Reading text below:

Energy absorbed to failure

Margulies and Thibault [13] presented energy absorbed to failure data for their three-point bend tests under static loading conditions. For their 6-month-old samples, the energy absorbed to failure was approximately 0.10–0.20 mJ/mm3 and 0.40–0.45 mJ/mm3 for loading rates of 2.54 and 2540 mm/min, respectively. For a similar age group in the present study, specimens #1 and #2 had energy absorbed to failure of approximately 0.11 and 0.35 mJ/mm3 indicating that energy absorbed to failure is similar for static and dynamic loading conditions at least in this age group.

Energy absorbed to failure increased with increasing age and hence average thickness. The data from all bone locations show this same general trend, with occipital bone having a much greater energy absorbing capacity than the others.

End of Reading text.

Exercise: In the passage on energy absorbed to failure, which bone location had a much greater energy-absorbing capacity than the others?

Dataset entries below:

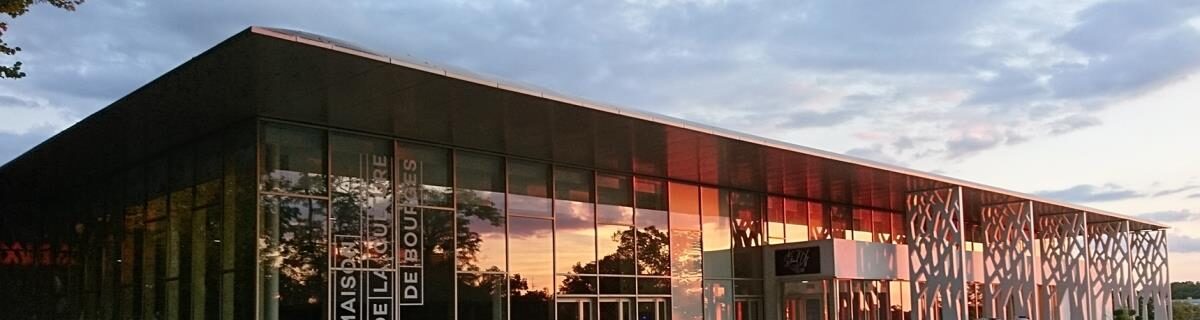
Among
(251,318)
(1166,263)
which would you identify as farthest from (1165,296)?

End of Dataset entries.
Dataset entries below:

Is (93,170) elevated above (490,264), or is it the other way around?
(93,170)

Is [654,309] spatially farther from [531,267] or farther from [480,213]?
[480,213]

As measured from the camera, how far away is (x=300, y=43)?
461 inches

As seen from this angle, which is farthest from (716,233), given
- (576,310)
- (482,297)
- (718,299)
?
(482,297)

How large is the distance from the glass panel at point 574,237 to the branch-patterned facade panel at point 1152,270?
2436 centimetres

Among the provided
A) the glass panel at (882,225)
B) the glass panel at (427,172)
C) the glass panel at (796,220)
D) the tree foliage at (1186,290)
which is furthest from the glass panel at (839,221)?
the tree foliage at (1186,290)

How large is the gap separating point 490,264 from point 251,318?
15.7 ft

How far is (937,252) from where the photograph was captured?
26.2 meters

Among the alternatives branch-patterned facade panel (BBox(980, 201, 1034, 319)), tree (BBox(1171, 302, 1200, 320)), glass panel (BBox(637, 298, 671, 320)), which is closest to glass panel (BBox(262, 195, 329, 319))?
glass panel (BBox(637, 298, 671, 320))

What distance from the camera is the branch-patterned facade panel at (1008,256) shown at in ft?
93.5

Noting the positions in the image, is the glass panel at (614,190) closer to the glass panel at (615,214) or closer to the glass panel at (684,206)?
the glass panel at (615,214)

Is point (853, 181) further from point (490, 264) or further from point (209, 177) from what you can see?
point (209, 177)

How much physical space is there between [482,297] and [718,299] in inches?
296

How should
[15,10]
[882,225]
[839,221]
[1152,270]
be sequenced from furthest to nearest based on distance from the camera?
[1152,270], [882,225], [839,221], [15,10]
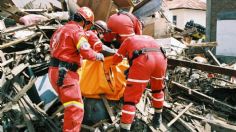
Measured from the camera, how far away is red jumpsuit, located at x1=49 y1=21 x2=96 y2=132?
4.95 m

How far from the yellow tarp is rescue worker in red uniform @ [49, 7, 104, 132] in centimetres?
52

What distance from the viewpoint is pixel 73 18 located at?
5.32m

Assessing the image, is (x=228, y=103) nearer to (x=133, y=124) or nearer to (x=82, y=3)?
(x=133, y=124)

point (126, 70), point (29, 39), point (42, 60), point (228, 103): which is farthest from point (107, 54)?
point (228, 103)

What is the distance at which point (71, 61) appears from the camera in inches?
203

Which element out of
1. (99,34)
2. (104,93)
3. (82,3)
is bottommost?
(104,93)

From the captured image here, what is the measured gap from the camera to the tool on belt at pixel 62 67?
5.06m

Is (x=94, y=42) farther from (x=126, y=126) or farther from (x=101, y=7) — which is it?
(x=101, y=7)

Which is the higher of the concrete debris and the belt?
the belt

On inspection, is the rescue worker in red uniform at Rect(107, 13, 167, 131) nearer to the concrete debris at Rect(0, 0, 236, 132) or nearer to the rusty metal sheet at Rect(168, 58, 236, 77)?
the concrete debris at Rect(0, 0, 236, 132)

End of Dataset entries.

Task result: Occipital bone